Protein is important for building muscle. But you could eat 100% of your calories from protein, and you won’t gain an ounce of muscle if your daily total calorie intake isn’t greater than your daily calorie output.
To build muscle, you require a balanced diet that provides approximately 300-500 more calories than your maintenance calorie intake level. All the protein you require to build extra muscle will be contained in this amount of food, provided your diet is balanced properly.
A diet that provides 10%-15% of calories from protein is all that is required to grow muscle.
Consider this: Infancy is the time of a human’s life when growth is the most rapid, and when protein needs are the highest. Yet, human breast milk contains only 10% protein by calories (versus about 30% for cow’s milk). This is more than adequate to meet the needs of a growing human infant who doubles its weight in 6 months and triples its weight in a year.
You aren’t going to grow new lean tissue nearly as fast, (0.5-2.5 pounds a week) so forget about stuffing yourself with protein…just eat a balanced diet. Besides, when your protein intake is too high, you crowd out other calorie-dense foods from your diet that are needed to provide energy, and that spare protein for growth. Why do you think people lose weight on a high-protein diet?
Numerous studies involving both endurance and strength exercise have shown that the current recommended protein intake of 0.75 g/kg body weight/day is inadequate for people who participate in regular exercise or sport. Additional protein is needed to compensate for the increased breakdown of protein during and immediately after exercise, and to facilitate repair and growth. Exercise triggers the activation of an enzyme that oxidises key amino acids in the muscle, which are then used as a fuel source. The greater the exercise intensity and the longer the duration of exercise, the more protein is broken down for fuel.

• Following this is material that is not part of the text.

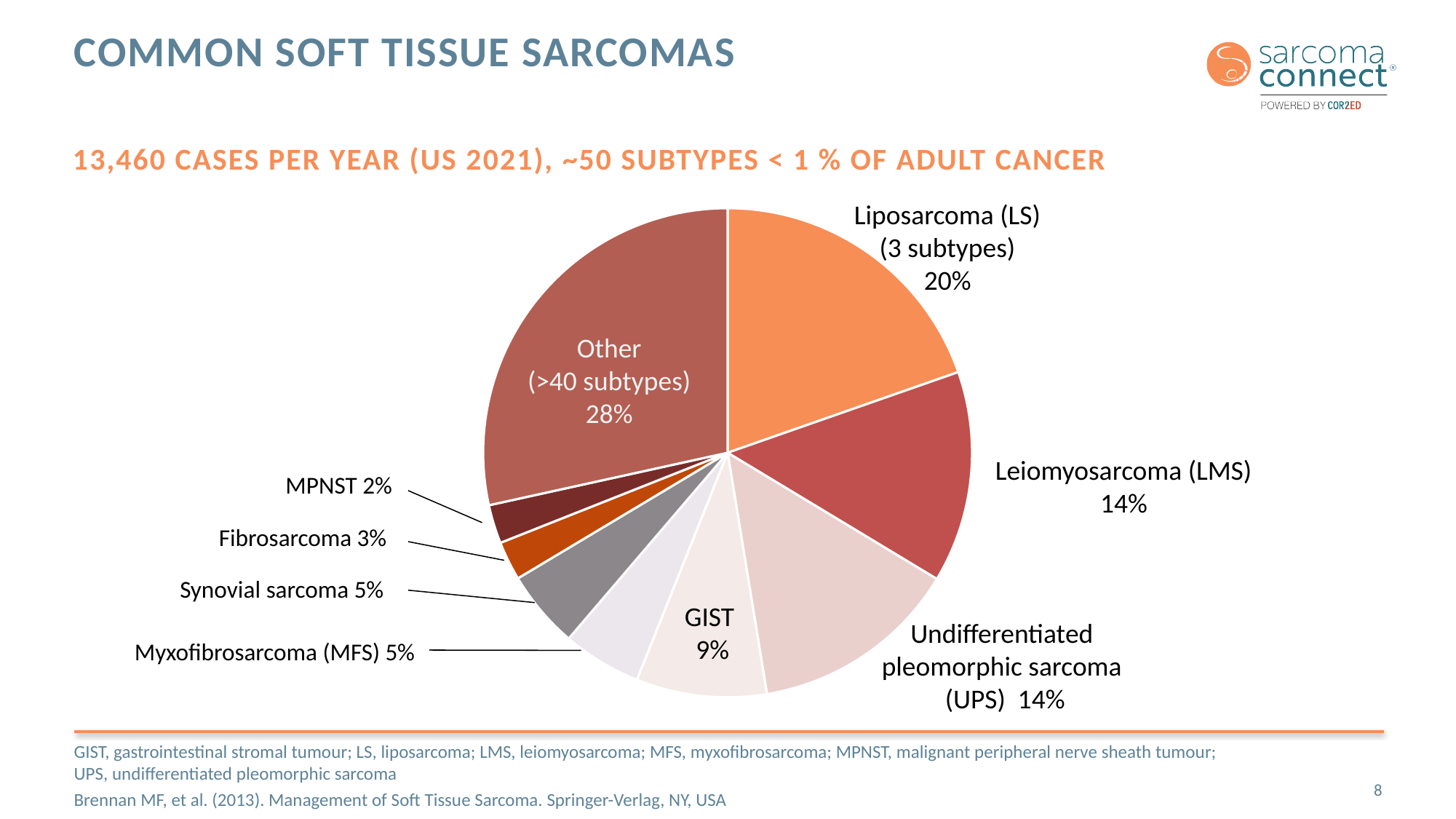
What percentage is shown for MPNST? 2% What percentage is shown for GIST? 9% How many subtypes does the Liposarcoma (LS) slice label say it includes? 3 subtypes What is the difference in percentage points between Other (>40 subtypes) and Liposarcoma (LS)? 8 How many slices does the pie chart have? 9 What kind of chart is shown on the slide? Pie chart Which is larger, the share for Leiomyosarcoma (LMS) or the share for GIST? Leiomyosarcoma (LMS) Which category has the smallest slice of the pie? MPNST Which category has the largest slice of the pie? Other (>40 subtypes) What is the combined percentage of Fibrosarcoma and Myxofibrosarcoma (MFS)? 8% What share of the pie does Liposarcoma (LS) represent? 20% What percentage is shown for Synovial sarcoma? 5%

In addition, dietary protein provides an enhanced stimulus for muscle growth. To build muscle, you must be in ‘positive nitrogen balance’. This means the body is retaining more dietary protein than is excreted or used as fuel. A sub-optimal intake of protein will result in slower gains in strength, size and mass, or even muscle loss, despite hard training. In practice the body is capable of adapting to slight variations in protein intake. It becomes more efficient in recycling amino acids during protein metabolism if your intake falls over a period of time. The body car also adapt to a consistently high protein intake by oxidising surplus amino acids for energy.
It is important to understand that a high protein diet alone will not result in increased strength or muscle size. These goals can only be achieved when an optimal protein intake is combined with heavy resistance (strength) training.
For an endurance athlete, the recommended range is 1.2-1.4 g/kg body weight/day (Lemon, 1998; Williams & Devlin, 1992; Williams, 1998; ACSM, 2000).
Many recent studies show that strength and power athletes have a greater daily requirement for protein than most endurance athletes. The current consensus recommendation is an intake between 1.4 and 1.8 g/kg body weight/day (Williams, 1998; Tarnopolsky et al., 1992; Lemon et al., 1992). The American Dietetic Association and ACSM recommend 1.6-1.7 g/ kg body weight per day. So, for example, a distance runner weighing 70 kg would need 84-98 g/day. A sprinter or body-builder with the same body weight would need 98-126 g/day.
In practice, protein intakes generally reflect total calorie intake, which is why the International Consensus Conference on Foods, Nutrition and Performance in Lausanne (1991) stated that protein should comprise 12-15% of total energy intake. This assumes that your calorie intake matches your calorie requirements.